Op/Ed
Climate Matters: Please don’t move the goalposts

MIKE ROY
Late January. By now most of us have already abandoned our New Year’s Resolutions to eat better, drink less, exercise more, be a better friend. Resolutions are hard to keep. It is hard because of inconvenience, ingrained habits, our inability to think about what is best for our future selves.
Earlier this week, the United States withdrew for the second time from the Paris Climate Accord. Vermont has failed to meet the goals of Vermont’s Global Warming Solutions Act, and our governor is now trying to walk back the targets to avoid being sued.
In Addison County, the Climate Economy Action Center’s latest greenhouse gas inventory shows that CO2 emissions in our county have increased by 8% between 2017 and 2022. And the recently completed 2024 inventory of CO2 for Middlebury’s town operations tells the same story: We are moving in the wrong direction. We are not slowing our CO2 emissions nearly fast enough to avoid catastrophe. In fact, we actually aren’t slowing them at all.
Nobody likes to fail. In the face of no meaningful progress, the desire to give up or adjust is understandable. I get why people want to move the goalposts, or remove them altogether. I also know that to do so is a grave mistake. These goals were set for a reason: We need to play our part in the global effort to keep the planet from heating up past 1.5 degrees Celsius. Things will get very, very bad if we don’t. They are already getting pretty bad right now. We face enormous costs to rebuild communities destroyed by ever more powerful and frequent storms and fires, loss of life, food insecurity, climate migration. We all know this. From the wildfires in Los Angeles to the hurricanes battering the Gulf Coast and the recurring flooding in Vermont, the reality of climate change is no longer theoretical — it’s right in front of us. We need to ask: Do we want our children to inherit a world where such disasters are commonplace?

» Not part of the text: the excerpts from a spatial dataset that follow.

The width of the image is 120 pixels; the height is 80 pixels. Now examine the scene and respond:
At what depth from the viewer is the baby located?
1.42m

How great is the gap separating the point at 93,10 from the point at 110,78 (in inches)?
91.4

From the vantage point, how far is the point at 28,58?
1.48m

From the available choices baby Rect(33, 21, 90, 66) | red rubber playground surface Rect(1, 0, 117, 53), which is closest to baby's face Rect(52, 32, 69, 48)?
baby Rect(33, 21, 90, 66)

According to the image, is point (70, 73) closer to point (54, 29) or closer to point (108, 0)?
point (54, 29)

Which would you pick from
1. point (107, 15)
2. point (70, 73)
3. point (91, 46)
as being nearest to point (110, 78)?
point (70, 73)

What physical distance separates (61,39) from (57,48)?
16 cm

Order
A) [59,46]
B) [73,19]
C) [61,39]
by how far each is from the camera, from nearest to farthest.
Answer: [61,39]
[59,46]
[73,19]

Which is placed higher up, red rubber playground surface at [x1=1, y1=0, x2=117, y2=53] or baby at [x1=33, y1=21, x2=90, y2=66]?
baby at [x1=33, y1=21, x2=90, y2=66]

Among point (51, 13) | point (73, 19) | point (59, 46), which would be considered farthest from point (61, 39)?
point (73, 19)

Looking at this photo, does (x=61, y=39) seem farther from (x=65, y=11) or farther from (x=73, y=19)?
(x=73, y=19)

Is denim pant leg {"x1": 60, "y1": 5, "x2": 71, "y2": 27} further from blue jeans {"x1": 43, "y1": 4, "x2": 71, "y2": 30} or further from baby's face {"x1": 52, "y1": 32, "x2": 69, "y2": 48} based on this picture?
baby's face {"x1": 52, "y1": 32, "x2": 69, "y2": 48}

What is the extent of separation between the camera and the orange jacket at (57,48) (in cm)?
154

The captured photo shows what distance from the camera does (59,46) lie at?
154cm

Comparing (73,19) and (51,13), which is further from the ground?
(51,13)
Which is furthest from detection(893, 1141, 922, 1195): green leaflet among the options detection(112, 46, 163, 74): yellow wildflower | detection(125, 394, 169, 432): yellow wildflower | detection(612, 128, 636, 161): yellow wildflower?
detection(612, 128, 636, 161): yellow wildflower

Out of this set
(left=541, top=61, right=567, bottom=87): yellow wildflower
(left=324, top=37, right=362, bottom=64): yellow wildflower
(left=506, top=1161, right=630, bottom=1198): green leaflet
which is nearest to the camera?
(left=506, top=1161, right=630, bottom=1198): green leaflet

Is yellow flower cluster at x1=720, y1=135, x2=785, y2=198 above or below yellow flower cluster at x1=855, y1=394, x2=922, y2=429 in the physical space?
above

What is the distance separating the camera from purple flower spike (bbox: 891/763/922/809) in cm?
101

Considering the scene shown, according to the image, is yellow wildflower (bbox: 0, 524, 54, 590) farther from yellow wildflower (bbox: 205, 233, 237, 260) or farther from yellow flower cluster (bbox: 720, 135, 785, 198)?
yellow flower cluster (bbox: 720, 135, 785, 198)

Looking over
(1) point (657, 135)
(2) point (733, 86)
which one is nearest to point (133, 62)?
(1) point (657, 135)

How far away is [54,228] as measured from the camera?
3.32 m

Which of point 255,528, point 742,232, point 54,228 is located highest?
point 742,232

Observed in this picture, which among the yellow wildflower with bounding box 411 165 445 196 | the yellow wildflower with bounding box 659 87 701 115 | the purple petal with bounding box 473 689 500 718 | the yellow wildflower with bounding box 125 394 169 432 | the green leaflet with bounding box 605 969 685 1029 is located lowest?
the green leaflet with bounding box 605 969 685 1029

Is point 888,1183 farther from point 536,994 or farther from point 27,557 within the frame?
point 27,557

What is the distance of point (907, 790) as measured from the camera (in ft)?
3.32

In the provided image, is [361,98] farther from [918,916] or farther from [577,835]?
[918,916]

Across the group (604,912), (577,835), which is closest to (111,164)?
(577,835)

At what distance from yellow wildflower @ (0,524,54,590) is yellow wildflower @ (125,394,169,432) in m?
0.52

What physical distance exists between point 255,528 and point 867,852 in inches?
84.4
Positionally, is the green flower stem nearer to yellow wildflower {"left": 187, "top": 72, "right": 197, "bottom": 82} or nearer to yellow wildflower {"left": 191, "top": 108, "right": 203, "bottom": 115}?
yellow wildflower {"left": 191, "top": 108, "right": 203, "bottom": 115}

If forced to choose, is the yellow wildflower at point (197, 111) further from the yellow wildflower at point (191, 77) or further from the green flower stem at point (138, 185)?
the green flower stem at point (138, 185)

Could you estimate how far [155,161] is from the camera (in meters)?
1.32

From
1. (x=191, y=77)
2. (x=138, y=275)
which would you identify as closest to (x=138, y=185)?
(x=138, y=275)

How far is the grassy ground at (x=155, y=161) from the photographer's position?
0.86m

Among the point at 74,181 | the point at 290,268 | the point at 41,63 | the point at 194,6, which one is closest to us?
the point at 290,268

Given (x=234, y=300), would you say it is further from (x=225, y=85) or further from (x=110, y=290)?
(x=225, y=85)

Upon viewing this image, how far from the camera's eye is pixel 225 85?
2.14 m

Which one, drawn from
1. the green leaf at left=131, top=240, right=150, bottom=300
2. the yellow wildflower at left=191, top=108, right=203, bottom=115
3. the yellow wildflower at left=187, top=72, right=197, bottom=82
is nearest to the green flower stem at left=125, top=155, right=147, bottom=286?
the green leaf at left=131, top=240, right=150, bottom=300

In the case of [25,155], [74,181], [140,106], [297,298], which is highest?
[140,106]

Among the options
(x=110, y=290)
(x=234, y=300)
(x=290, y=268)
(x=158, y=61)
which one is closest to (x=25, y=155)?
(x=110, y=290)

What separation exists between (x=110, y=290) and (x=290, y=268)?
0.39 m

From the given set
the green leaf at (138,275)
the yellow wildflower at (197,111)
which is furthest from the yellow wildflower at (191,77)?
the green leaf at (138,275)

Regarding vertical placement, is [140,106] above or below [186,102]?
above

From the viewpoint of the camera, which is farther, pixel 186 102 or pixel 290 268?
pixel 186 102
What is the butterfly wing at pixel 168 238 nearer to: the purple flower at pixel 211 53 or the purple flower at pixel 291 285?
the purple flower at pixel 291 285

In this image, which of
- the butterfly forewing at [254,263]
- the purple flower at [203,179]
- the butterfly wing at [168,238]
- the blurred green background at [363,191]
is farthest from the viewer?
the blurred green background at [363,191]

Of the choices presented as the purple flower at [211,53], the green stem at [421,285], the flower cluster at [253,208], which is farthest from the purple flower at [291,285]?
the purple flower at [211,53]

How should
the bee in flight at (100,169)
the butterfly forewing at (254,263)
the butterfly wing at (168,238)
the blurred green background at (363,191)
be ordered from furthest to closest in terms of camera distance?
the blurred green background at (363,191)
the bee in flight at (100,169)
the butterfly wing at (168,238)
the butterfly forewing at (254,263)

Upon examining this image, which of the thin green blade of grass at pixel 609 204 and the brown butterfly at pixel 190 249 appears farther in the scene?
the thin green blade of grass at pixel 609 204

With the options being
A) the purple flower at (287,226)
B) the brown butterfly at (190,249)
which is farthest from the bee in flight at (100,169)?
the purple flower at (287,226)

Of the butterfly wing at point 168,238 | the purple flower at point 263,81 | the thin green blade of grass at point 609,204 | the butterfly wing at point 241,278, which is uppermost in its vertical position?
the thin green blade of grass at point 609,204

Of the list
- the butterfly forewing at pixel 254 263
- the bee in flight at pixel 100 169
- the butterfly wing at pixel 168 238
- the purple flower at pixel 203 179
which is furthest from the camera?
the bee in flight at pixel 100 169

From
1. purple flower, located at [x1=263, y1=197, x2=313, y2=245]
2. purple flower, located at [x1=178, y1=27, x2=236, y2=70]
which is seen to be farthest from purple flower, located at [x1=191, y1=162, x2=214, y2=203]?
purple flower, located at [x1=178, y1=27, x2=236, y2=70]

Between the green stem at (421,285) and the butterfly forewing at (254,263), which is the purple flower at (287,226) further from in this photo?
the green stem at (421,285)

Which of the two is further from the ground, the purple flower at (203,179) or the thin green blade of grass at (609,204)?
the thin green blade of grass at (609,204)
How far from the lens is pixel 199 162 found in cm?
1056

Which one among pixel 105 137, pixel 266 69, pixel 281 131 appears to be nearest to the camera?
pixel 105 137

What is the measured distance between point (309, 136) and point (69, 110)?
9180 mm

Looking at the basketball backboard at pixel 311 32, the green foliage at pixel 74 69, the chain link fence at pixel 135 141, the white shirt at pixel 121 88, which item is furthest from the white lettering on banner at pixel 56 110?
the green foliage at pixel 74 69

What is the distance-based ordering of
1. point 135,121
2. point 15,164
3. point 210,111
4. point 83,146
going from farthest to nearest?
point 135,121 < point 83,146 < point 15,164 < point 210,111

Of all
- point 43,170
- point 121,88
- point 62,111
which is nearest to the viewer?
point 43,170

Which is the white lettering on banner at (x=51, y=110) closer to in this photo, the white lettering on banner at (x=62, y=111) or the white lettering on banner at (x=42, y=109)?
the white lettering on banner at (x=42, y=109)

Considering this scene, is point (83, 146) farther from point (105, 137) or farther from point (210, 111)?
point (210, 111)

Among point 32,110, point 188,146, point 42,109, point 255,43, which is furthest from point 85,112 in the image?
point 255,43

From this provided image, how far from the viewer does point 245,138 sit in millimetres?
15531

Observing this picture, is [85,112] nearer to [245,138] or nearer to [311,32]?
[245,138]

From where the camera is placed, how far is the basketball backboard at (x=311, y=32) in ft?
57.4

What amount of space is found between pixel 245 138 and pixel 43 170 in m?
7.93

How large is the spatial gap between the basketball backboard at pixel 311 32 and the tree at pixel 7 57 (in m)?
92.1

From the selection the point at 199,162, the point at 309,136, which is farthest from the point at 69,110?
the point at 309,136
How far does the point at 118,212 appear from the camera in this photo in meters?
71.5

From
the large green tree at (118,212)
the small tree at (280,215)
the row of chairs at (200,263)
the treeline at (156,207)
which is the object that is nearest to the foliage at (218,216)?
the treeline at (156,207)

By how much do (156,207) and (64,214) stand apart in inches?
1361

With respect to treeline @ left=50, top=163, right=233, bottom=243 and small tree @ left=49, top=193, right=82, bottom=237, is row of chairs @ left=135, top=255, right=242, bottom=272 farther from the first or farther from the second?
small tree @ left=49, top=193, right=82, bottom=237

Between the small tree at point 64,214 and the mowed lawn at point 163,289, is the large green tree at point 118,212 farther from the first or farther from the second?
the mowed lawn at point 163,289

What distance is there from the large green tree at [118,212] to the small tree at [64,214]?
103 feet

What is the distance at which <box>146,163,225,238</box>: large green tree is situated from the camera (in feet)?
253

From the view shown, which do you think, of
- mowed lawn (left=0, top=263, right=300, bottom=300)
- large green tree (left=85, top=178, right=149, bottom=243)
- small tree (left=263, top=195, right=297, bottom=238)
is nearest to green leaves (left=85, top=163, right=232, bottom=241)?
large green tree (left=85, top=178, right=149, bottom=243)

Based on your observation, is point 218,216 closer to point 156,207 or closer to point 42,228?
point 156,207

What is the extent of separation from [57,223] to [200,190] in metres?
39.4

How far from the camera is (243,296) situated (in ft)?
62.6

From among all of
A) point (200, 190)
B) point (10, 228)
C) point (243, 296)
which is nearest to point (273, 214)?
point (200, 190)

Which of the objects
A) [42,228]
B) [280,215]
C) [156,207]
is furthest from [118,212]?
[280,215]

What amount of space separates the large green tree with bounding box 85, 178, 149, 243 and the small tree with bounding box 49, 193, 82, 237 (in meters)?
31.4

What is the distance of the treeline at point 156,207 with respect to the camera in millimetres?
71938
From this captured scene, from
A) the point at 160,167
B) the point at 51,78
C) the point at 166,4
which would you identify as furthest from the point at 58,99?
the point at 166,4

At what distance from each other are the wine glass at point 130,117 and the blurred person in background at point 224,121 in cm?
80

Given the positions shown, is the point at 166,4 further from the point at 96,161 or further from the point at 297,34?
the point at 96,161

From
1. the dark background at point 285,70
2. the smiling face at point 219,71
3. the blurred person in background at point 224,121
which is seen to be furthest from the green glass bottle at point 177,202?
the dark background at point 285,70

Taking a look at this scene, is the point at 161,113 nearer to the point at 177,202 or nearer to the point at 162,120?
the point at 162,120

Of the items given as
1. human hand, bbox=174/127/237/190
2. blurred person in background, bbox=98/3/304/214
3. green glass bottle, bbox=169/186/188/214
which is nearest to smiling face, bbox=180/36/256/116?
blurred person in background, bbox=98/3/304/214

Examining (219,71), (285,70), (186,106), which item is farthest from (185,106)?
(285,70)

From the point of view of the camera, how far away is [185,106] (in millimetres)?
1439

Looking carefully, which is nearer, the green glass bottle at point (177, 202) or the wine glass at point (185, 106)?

The challenge is this: At every level of community (the town, the county, Vermont, New England, the U.S., the global north, the world) we must start making some very hard and at times expensive choices through investments in the transition to a clean energy economy. In the face of this climate emergency, we need to show more resolve. And this resolve is not going to come from the current federal government.
One version of the adapting-to-climate-change story is optimistic: All of these new ways of heating, cooling and transporting are better, and cheaper, so let’s just do it. No problem. But as we are discovering, the transition is actually quite difficult. The costs of retrofitting old buildings to meet energy efficiency standards are high. The supply chains for green technologies are still developing. There aren’t enough electric vehicle chargers to allay the range anxiety that prevents many from switching to an electric vehicle. It is hard to know which heat pump to buy, or how to pay for it. There are political, economic and cultural barriers that make even the most straightforward improvements feel insurmountable. And there are bad actors in the form of fossil fuel companies that want to slow-walk the transition to avoid stranded assets and ruined balance sheets. Yet, if we want to ensure a livable future, the answer is not to simply accept that we have to go very, very slowly.
We need to stick to our stated goals. We need to get very specific about the steps it will take to wean ourselves off fossil fuels and embrace a clean energy future. The alternative is to sentence our children and future generations to a world that is increasingly uninhabitable. Go ahead and skip going to the gym. Eat that doughnut. Have that second glass of wine. Don’t call your mother. But please, let’s not abandon our resolve to do what needs doing to meet this moment of climate emergency. Call your senator or representative. Write a letter to the editor. Help your employer imagine a clean energy future. Join one of the many local groups trying to do our part where we live. Our future selves will thank us.